* [TEXT EXTRACT]
************

The wavelet transform can be implemented in a computationally efficient manner by using a digital filter bank algorithm.22 The basic structure of the filter bank consists of a pair of low-pass and high-pass filters, followed by a dyadic downsampling operation.14,15,22 The downsampled outputs of the low-pass and high-pass filters are termed approximation and detail coefficients, respectively. The filtering/downsampling operations can be reapplied to the approximation coefficients up to the number M of decomposition levels specified by the analyst. The transform result consists of the approximation coefficients at the last level in addition to all detail coefficients. The low-pass and high-pass filters are typically of finite length, and, therefore, each approximation or detail coefficient corresponds to a section of the original signal. This spatial localization feature is one of the main advantages of WT over the Fourier transform.1,2,15

The most commons wavelet filters employed in multivariate calibration belong to the Daubechies, Symlet and Coiflet families.9,10,12,16-19 These families differ by features such as symmetry and smoothness.15,23 Each family comprises filters of different length L. The dbN, symN and coifN filters have length L = 2N, 2N and 6N, respectively. Parameter N is termed the filter order. For illustration, Figure 1 presents the Daubechies, Symlet and Coiflet low-pass filters of length 12, 18, 24 and 30. The high-pass filters are obtained by reversing the corresponding low-pass filters and changing the sign of every other element of the sequence.14,15


Experimental

Data sets

Four data sets were employed in the present investigation. The first data set consists of NIR absorbance spectra of 170 diesel samples, recorded in the range 1000-1600 nm with resolution of 0.5 nm.24 The second data set comprises MIR absorbance spectra of 104 gasoline samples in the range 2500-15400 nm with resolution of 2 nm.25 The third data set is publicly available and consists of NIR reflectance spectra of 80 corn samples in the range 1100-2500 nm with resolution of 2 nm.26 Data from instrument "mp5" were employed. The fourth data set, also publicly available,27 consists of NIR reflectance spectra of 100 wheat flour samples in the range 1000-2500 nm with resolution of 2 nm. The spectra of the four data sets are presented in Figure 2.


The physical and chemical properties under consideration in each data set are presented in Table 1. Henceforth these properties will be denoted by codes P1-P9.

As can be seen in Figure 2, the spectra display undesirable baseline features. For this reason, first derivative spectra were calculated by using a Savitzky-Golay filter,28 with a 2nd order polynomial and an 11 point window. The resulting spectra, which were used throughout the work, are presented in Figure 3.


Within each data set, 70% of the samples were used for construction of the models. These samples were selected by applying the Kennard-Stone algorithm29 to the derivative spectra. For PLS calibration, the modelling samples were further divided into a calibration set (50% of the overall dataset) and a validation set (20% of the overall dataset). The remaining 30% of the samples formed a prediction set, which was used to evaluate the performance of the resulting models.

************

* [WHAT TO DO]
**A)** What length L do the coifN filters have according to the wavelet calibration passage?
**B)** Copy the wavelet calibration passage word for word, beginning at the words "Four data sets were" and stopping after "in Figure 2.".

* [STORED DATA]
************

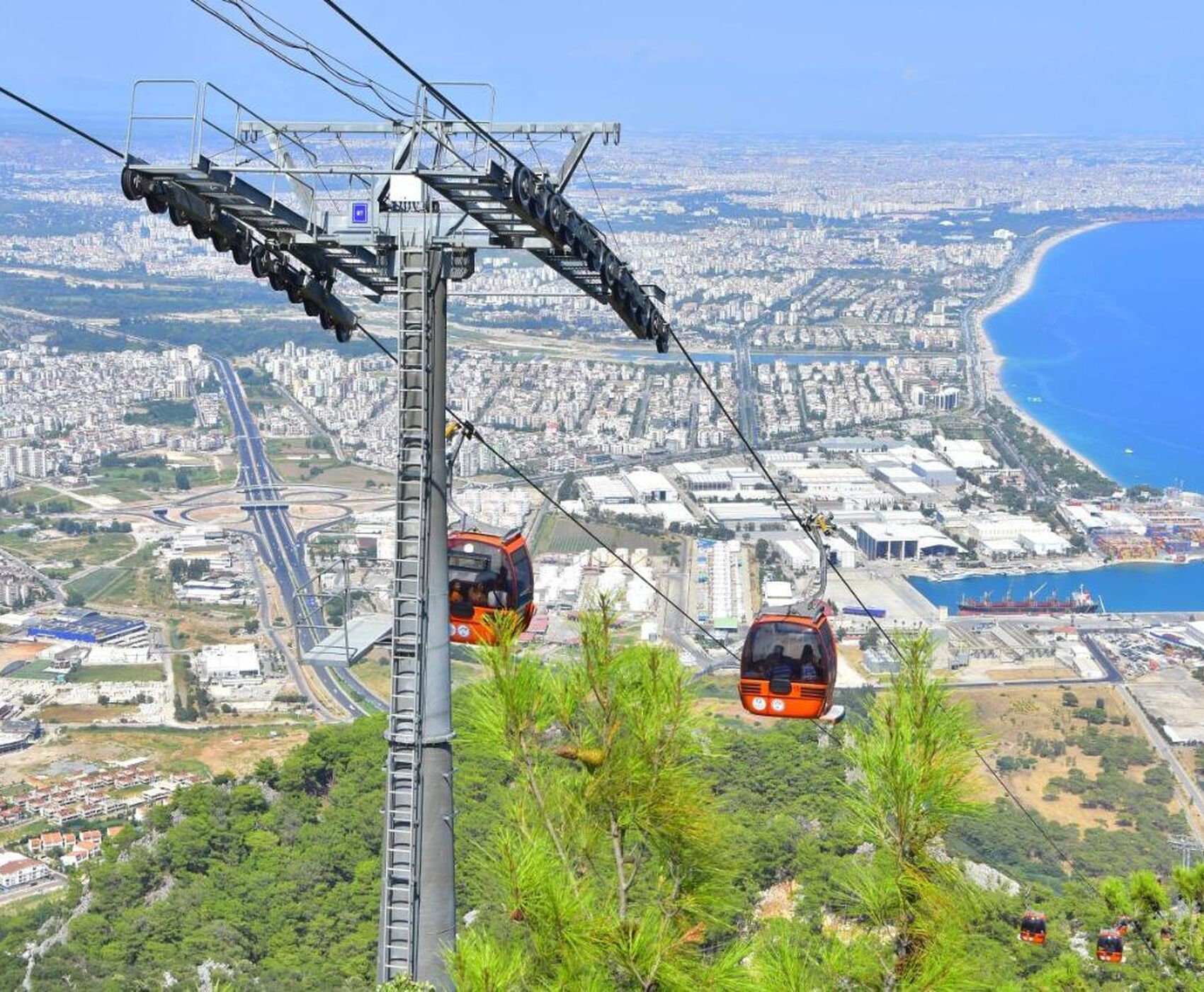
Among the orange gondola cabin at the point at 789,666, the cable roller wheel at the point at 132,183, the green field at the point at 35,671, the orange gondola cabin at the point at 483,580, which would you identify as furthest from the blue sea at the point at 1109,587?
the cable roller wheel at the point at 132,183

************

* [EXPECTED RESPONSES]
**A)** L = 6N

**B)**
Four data sets were employed in the present investigation. The first data set consists of NIR absorbance spectra of 170 diesel samples, recorded in the range 1000-1600 nm with resolution of 0.5 nm.24 The second data set comprises MIR absorbance spectra of 104 gasoline samples in the range 2500-15400 nm with resolution of 2 nm.25 The third data set is publicly available and consists of NIR reflectance spectra of 80 corn samples in the range 1100-2500 nm with resolution of 2 nm.26 Data from instrument "mp5" were employed. The fourth data set, also publicly available,27 consists of NIR reflectance spectra of 100 wheat flour samples in the range 1000-2500 nm with resolution of 2 nm. The spectra of the four data sets are presented in Figure 2.